Camilla Lambert Grapes in the Crater book cover

Camilla Lambert’s poems often start with the familiar, family relationships, falling in love, television journalist, then she injects a small dose of magical realism to lift the poem from simple, acute observation. She draws on fairytales, especially in “Red Rescue” which starts,

“She was new-born, un-looked for.
They wrapped her in the sumptuous cloak
of a cardinal. It re-woke her walnut heart,
banished the blue from her lips.”

The poem keeps its internal logic, drawing imagery from Hans Christian Anderson’s “Red Shoes” and ending on an image of a fading sunset no longer reflecting red onto the sea’s waves so the blue waters pick up the image in “blue from her lips.” Camilla Lambert doesn’t rely on readers’ knowledge of fairytales or surreal images. “Sequoia” begins

“My mother is fading. Long silences
between words.
I give her a tree.

To be exact it is a giant sequoia
and its height
is like a Bach chorale.

She wants to know how old it is
and I tell her
over three thousand years.”

The permanence of nature is a comforting gift. The act of sharing and inclusion is brought to the fore at the end of the poem:

“At the end I show her all the family
balanced in pairs
along the highest branches.

She swings her way up, smart and agile
as a chamoix.
She calls out Wait for me!”

The exuberant “Acting my Age” has each stanza leads into the next and the ages jump around, as memories often do.

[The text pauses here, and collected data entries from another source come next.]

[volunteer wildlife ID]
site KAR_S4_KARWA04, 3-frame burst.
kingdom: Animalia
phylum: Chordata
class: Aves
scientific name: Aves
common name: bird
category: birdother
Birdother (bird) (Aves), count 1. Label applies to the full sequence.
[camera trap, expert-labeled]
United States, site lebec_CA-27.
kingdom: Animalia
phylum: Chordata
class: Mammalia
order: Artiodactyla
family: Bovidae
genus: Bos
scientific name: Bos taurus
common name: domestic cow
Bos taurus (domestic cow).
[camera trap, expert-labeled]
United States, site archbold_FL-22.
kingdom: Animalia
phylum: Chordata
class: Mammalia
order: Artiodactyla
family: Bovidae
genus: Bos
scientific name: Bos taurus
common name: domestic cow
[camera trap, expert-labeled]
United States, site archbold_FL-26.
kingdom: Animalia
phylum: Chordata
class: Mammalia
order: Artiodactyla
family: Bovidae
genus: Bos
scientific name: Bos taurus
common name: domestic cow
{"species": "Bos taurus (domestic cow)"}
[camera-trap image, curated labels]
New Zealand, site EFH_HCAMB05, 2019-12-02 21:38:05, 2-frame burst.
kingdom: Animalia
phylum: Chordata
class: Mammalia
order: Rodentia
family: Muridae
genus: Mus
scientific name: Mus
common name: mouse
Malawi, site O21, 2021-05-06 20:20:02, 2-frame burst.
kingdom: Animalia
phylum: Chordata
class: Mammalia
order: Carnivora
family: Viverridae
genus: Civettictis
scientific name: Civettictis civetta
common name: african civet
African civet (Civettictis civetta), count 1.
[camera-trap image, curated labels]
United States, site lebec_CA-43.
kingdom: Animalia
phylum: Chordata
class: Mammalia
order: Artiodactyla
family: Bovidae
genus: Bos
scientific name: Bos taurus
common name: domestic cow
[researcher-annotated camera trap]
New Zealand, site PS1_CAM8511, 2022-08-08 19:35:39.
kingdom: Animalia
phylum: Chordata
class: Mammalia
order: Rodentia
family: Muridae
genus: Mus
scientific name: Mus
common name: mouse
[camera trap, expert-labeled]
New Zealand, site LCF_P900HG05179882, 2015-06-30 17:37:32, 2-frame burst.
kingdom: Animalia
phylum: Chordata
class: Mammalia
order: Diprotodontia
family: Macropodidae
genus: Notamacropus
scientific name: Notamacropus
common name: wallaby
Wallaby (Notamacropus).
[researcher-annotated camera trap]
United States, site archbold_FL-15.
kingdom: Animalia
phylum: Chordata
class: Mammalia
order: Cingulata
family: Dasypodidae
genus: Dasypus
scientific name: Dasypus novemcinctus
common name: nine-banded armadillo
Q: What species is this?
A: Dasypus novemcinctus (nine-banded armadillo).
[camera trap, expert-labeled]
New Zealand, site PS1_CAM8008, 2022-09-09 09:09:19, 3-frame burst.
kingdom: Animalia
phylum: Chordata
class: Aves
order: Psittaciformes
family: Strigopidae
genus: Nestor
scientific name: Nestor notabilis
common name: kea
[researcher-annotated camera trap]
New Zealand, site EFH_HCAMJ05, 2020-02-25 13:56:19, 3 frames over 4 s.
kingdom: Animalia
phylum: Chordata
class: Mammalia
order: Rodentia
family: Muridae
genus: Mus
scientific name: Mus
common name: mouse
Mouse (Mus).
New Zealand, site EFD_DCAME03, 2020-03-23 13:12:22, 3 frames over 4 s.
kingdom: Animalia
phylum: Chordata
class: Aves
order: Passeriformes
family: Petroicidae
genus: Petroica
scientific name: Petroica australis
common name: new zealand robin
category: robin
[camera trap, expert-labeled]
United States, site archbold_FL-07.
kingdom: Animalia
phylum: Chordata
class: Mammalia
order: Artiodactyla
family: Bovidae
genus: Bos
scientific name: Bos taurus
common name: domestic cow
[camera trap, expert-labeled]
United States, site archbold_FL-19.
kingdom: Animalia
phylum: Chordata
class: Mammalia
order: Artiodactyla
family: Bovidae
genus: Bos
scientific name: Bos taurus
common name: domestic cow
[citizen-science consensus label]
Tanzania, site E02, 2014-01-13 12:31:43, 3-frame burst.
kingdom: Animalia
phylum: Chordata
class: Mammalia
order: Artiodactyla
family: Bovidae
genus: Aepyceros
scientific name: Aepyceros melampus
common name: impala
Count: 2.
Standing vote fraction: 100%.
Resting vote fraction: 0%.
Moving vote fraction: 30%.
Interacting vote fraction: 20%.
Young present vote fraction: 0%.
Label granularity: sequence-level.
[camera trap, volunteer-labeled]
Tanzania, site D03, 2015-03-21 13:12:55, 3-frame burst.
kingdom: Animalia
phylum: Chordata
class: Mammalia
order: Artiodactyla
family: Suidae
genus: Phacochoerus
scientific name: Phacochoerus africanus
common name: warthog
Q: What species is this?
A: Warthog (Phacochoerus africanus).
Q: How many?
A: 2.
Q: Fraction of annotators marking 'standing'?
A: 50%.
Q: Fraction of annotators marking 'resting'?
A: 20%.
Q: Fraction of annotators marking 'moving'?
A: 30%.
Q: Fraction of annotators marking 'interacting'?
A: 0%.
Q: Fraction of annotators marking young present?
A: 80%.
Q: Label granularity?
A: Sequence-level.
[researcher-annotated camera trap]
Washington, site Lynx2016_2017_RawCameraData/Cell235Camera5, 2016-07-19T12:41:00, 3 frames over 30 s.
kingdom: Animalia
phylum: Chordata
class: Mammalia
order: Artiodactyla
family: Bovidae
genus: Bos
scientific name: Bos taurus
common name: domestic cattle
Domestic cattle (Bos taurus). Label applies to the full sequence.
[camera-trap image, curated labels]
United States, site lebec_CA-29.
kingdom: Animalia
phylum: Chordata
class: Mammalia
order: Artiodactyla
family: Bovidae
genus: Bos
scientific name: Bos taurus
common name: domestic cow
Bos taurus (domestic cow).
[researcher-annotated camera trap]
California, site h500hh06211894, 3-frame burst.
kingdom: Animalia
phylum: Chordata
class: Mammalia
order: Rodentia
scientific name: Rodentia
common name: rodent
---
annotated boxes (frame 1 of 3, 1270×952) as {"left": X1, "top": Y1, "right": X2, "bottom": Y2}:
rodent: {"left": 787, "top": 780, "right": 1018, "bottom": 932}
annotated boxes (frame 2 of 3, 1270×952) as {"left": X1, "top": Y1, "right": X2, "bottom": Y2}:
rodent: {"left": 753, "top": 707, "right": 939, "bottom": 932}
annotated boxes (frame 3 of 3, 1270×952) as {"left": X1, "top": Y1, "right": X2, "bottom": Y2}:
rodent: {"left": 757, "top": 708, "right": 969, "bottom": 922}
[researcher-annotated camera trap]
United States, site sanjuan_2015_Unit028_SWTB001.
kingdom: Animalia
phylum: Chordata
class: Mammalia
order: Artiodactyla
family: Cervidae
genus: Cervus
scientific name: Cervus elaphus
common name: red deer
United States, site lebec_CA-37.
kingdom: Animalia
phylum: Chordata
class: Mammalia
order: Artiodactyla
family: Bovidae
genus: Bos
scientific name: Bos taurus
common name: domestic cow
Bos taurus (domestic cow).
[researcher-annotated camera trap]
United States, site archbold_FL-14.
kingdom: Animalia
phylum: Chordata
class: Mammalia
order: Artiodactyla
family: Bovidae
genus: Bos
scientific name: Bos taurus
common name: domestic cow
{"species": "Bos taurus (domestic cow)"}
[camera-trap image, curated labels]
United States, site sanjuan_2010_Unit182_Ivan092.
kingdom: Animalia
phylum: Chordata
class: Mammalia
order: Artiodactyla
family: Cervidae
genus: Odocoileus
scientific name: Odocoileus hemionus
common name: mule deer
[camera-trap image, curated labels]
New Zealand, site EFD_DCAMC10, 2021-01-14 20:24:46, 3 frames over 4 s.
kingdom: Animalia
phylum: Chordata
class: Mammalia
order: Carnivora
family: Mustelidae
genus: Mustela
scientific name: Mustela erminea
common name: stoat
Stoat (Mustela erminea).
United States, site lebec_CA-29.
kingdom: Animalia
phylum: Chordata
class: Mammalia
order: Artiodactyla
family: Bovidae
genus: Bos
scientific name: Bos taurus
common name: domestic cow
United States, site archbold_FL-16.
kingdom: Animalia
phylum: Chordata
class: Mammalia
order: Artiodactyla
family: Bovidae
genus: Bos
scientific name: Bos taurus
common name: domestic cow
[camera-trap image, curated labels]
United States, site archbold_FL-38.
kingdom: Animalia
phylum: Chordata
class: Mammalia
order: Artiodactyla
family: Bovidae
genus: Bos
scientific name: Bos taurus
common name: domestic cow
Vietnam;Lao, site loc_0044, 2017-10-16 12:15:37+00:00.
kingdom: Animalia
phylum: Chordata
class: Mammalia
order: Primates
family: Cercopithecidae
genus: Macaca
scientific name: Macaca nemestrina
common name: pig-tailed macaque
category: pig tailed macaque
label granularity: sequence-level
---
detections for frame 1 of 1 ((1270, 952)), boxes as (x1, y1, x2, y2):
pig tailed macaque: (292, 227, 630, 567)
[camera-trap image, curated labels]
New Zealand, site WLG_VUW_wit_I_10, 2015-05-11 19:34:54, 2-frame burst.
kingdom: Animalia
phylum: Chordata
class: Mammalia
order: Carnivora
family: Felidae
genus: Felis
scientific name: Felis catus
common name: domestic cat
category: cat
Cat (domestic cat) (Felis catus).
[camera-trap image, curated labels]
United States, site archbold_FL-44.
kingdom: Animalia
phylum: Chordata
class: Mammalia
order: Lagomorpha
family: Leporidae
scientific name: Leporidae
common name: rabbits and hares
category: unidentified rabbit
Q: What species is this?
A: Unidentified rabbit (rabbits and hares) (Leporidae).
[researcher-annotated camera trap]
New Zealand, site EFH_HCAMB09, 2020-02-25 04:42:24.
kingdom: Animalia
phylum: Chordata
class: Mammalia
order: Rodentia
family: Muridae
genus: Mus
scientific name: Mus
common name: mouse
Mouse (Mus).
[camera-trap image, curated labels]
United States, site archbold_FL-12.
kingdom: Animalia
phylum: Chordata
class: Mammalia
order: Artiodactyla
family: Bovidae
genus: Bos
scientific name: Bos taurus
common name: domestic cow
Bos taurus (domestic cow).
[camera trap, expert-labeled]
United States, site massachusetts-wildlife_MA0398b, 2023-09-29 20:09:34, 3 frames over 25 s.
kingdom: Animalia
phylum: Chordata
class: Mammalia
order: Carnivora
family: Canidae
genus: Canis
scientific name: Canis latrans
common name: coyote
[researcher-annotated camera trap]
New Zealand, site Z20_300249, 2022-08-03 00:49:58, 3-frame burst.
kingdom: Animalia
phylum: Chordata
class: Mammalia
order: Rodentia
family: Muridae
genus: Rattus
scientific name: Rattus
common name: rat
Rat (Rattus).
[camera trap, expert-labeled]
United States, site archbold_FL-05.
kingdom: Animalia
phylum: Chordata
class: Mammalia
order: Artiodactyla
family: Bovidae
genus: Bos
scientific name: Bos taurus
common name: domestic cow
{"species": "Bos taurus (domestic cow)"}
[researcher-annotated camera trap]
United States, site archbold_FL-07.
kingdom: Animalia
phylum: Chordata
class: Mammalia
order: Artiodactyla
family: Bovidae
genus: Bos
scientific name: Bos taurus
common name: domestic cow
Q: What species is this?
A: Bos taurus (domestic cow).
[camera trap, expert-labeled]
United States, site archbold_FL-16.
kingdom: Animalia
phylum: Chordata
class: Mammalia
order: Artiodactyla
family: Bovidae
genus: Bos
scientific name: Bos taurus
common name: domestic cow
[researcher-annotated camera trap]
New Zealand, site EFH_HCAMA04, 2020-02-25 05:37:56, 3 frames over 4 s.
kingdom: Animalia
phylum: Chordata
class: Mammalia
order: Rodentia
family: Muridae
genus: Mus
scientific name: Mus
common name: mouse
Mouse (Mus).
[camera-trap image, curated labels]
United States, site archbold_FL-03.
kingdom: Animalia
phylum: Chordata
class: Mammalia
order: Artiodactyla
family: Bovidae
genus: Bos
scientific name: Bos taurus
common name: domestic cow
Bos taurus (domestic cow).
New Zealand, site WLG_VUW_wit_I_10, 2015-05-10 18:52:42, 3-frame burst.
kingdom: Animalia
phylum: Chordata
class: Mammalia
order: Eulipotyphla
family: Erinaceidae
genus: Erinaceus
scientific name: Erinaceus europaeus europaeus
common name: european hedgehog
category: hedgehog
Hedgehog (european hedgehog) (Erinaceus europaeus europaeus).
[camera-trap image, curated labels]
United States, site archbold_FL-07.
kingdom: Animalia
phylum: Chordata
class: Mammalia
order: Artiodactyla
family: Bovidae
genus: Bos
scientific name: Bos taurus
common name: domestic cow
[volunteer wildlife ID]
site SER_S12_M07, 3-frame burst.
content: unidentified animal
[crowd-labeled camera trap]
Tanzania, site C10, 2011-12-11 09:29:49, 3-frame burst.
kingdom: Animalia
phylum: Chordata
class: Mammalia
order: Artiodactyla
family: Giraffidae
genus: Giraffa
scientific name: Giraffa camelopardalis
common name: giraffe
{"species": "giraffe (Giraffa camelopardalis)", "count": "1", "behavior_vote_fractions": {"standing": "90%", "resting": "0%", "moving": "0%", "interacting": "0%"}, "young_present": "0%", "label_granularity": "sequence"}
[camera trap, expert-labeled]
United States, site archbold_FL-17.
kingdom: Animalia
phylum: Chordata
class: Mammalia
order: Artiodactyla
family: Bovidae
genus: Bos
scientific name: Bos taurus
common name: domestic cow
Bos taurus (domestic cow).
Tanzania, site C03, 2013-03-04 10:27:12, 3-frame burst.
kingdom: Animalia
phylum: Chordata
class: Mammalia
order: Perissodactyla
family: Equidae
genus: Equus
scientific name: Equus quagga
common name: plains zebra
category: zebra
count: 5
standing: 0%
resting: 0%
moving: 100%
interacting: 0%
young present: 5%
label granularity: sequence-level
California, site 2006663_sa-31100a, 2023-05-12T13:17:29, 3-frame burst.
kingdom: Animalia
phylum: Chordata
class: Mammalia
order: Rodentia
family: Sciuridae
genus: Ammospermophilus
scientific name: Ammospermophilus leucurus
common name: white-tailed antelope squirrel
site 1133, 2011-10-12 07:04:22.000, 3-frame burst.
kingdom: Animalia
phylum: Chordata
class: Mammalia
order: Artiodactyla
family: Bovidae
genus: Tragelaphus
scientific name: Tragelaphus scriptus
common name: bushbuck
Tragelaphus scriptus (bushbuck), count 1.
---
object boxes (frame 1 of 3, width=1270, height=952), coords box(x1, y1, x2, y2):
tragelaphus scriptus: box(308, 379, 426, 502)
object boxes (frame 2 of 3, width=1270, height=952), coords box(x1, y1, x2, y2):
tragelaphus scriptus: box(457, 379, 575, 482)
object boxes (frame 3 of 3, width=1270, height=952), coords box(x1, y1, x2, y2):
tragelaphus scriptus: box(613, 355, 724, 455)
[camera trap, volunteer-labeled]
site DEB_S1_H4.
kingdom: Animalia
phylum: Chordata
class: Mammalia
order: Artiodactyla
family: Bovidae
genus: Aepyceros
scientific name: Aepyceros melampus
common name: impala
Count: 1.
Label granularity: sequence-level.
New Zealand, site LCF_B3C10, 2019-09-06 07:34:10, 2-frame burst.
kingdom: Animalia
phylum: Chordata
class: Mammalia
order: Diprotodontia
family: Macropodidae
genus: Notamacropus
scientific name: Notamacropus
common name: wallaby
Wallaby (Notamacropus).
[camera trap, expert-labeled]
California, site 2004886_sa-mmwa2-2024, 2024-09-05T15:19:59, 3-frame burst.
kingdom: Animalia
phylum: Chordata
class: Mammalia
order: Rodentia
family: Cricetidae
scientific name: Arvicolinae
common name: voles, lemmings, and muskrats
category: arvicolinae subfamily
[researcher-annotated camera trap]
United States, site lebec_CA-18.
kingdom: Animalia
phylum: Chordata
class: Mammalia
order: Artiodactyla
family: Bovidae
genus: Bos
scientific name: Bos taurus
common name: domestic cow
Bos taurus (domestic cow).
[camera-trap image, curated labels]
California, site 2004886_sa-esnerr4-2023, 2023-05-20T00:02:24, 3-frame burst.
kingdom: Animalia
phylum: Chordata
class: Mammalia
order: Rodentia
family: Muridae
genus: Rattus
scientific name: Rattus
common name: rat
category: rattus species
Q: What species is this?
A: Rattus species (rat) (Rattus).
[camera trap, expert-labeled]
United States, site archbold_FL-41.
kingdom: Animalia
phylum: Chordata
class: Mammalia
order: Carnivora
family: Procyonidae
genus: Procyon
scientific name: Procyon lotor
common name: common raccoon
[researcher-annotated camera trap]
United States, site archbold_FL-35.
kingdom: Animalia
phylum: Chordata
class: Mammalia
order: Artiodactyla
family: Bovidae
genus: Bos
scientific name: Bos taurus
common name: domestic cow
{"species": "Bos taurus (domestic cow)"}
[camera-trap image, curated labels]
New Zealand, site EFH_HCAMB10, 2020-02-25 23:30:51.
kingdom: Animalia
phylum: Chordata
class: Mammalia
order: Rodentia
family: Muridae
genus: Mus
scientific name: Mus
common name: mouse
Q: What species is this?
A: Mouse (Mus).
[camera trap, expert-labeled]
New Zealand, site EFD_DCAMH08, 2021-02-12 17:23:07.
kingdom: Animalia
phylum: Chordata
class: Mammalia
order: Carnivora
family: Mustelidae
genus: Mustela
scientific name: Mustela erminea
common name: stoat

“When I was twelve I knew how disease tasted,
cold as a pebble in a mountain stream
and what lay behind the warning ‘Beware
the wash of passing ships. Staggering
up the shifting beach I had reached fifty-six.

When I was fifty-six I took a younger lover,
sex coloured my life crimson, purple, gold.
Peonies and foxgloves were my heralds,
each day another day in paradise, bright
as if I was in love and only sixteen.”

The poem highlights the gap between physical years and spiritual years with its suggest that you’re really only as old as you feel. A fresh experience brings the feeling of being young again. “Blackberry Bush with Hornet”, a sonnet, begins

“See us, fellow gatherers, a fiery hornet and me,
giving each other leave to investigate and taste.”

Camilla Lambert handles nature and people equally well. She understands craft, takes on flights of imagination which she weaves within cycles of life.

Camilla Lambert’s “Grapes in the Crater” is available from Indigo Dreams Publishing.